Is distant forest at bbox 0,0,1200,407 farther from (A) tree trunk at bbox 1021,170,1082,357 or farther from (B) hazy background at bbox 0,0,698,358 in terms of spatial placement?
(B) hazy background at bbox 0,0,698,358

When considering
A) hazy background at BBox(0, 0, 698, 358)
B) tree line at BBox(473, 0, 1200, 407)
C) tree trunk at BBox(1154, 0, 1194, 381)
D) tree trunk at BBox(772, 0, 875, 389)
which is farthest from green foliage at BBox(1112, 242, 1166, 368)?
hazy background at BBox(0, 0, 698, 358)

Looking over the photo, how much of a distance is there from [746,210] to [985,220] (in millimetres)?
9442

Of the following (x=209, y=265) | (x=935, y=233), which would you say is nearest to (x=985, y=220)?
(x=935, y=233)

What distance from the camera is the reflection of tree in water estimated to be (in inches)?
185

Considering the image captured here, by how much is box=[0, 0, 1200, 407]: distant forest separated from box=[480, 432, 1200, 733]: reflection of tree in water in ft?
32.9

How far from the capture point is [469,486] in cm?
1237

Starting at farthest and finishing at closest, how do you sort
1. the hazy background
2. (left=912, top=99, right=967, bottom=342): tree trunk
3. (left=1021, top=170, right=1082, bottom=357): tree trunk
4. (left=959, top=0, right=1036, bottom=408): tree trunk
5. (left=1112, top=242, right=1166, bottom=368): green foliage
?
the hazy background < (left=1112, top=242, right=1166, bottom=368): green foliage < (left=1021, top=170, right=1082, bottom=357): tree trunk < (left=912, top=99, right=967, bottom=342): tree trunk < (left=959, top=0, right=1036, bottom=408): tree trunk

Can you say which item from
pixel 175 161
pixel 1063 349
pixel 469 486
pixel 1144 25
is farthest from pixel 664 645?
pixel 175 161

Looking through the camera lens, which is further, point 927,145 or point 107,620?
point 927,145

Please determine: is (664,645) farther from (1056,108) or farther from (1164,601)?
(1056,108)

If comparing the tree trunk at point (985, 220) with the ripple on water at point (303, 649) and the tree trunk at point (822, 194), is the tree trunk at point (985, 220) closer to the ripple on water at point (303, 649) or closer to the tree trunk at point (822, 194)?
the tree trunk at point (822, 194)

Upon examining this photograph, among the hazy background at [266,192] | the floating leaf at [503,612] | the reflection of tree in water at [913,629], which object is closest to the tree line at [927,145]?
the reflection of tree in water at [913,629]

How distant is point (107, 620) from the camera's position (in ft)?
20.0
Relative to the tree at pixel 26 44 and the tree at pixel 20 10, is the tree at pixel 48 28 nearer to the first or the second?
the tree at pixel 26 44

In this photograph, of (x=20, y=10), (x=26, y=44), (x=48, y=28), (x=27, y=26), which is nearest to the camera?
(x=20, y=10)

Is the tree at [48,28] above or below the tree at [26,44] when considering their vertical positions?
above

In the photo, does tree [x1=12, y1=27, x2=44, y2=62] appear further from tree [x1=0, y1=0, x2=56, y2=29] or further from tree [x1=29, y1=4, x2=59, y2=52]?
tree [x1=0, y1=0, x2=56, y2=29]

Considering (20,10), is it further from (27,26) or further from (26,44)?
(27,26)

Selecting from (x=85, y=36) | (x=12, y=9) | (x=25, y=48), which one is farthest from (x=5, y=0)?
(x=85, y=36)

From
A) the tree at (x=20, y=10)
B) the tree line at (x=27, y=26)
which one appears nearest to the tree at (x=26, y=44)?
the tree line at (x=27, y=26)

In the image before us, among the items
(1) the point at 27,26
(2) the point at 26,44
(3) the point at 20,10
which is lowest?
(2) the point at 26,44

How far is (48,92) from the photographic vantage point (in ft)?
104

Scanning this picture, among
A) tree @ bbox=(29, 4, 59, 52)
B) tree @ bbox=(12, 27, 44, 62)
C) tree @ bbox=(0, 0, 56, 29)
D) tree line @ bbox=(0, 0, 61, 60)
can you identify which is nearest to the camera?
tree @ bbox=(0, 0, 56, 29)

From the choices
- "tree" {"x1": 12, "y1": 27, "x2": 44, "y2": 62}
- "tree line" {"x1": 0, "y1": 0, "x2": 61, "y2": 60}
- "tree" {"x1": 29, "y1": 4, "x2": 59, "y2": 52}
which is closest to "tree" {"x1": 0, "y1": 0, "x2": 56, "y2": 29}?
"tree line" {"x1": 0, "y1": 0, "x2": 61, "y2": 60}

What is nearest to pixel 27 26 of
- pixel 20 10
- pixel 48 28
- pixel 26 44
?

++++++

= Consigne =
Modifiez toutes les entrées ci-dessus : remplacez « distant forest » par « far woodland » et laissez le reste intact.

= Résultat de l'exercice =
Is far woodland at bbox 0,0,1200,407 farther from (A) tree trunk at bbox 1021,170,1082,357 or farther from (B) hazy background at bbox 0,0,698,358 in terms of spatial placement?
(B) hazy background at bbox 0,0,698,358

When considering
A) hazy background at BBox(0, 0, 698, 358)
B) tree line at BBox(473, 0, 1200, 407)
C) tree trunk at BBox(1154, 0, 1194, 381)
D) tree trunk at BBox(772, 0, 875, 389)
which is farthest from green foliage at BBox(1112, 242, 1166, 368)?
hazy background at BBox(0, 0, 698, 358)

Looking over the photo, how much of a distance is there from [746,210] to [985,220] (in millimetres)?
9442

Of the following (x=209, y=265) | (x=935, y=233), which would you say is nearest to (x=985, y=220)?
(x=935, y=233)

What distance from the camera is the reflection of tree in water estimated to be (in inches)?
185

Considering the image captured here, by how much is box=[0, 0, 1200, 407]: far woodland separated from box=[480, 432, 1200, 733]: reflection of tree in water in ft?
32.9

How far from the capture point is [469,486] in cm?
1237

Starting at farthest and finishing at closest, how do you sort
1. the hazy background
2. (left=912, top=99, right=967, bottom=342): tree trunk
3. (left=1021, top=170, right=1082, bottom=357): tree trunk
4. (left=959, top=0, right=1036, bottom=408): tree trunk
5. (left=1112, top=242, right=1166, bottom=368): green foliage
?
the hazy background < (left=1112, top=242, right=1166, bottom=368): green foliage < (left=1021, top=170, right=1082, bottom=357): tree trunk < (left=912, top=99, right=967, bottom=342): tree trunk < (left=959, top=0, right=1036, bottom=408): tree trunk

Can you say which item from
pixel 175 161
pixel 1063 349
pixel 469 486
pixel 1144 25
is farthest from pixel 664 645?
pixel 175 161

Looking through the camera lens, which is further, point 927,145 or point 107,620?
point 927,145

Please determine: is (664,645) farther from (1056,108) or farther from (1164,601)?
(1056,108)

If comparing the tree trunk at point (985, 220) with the ripple on water at point (303, 649) and the tree trunk at point (822, 194), is the tree trunk at point (985, 220) closer to the ripple on water at point (303, 649) or closer to the tree trunk at point (822, 194)?
the tree trunk at point (822, 194)

Upon examining this photograph, among the hazy background at [266,192] | the floating leaf at [503,612] | the reflection of tree in water at [913,629], which object is closest to the tree line at [927,145]?
the reflection of tree in water at [913,629]

How distant is point (107, 620) from the camera's position (in ft)?
20.0
Relative to the tree at pixel 26 44 and the tree at pixel 20 10, is the tree at pixel 48 28 nearer to the first or the second?
the tree at pixel 26 44

In this photograph, of (x=20, y=10), (x=26, y=44), (x=48, y=28), (x=27, y=26), which is nearest to the camera?
(x=20, y=10)

Is the tree at [48,28] above or below the tree at [26,44] when considering their vertical positions?
above

In the photo, does tree [x1=12, y1=27, x2=44, y2=62] appear further from tree [x1=0, y1=0, x2=56, y2=29] or further from tree [x1=29, y1=4, x2=59, y2=52]?
tree [x1=0, y1=0, x2=56, y2=29]

Considering (20,10), is it further from (27,26) or further from (26,44)?
(27,26)

Selecting from (x=85, y=36) | (x=12, y=9) | (x=25, y=48), which one is farthest from (x=5, y=0)?
(x=85, y=36)

From
A) the tree at (x=20, y=10)
B) the tree line at (x=27, y=26)
which one appears nearest to the tree at (x=26, y=44)?
the tree line at (x=27, y=26)

In the image before us, among the items
(1) the point at 27,26
(2) the point at 26,44
(3) the point at 20,10
which is lowest?
(2) the point at 26,44

How far is (48,92) from the photographic vantage point (in ft)?
104

Scanning this picture, among
A) tree @ bbox=(29, 4, 59, 52)
B) tree @ bbox=(12, 27, 44, 62)
C) tree @ bbox=(0, 0, 56, 29)
D) tree line @ bbox=(0, 0, 61, 60)
can you identify which is nearest to the camera?
tree @ bbox=(0, 0, 56, 29)

From the choices
- "tree" {"x1": 12, "y1": 27, "x2": 44, "y2": 62}
- "tree line" {"x1": 0, "y1": 0, "x2": 61, "y2": 60}
- "tree" {"x1": 29, "y1": 4, "x2": 59, "y2": 52}
which is closest to "tree" {"x1": 0, "y1": 0, "x2": 56, "y2": 29}?
"tree line" {"x1": 0, "y1": 0, "x2": 61, "y2": 60}

What is nearest to pixel 27 26 of
- pixel 20 10
- pixel 48 28
- pixel 26 44
?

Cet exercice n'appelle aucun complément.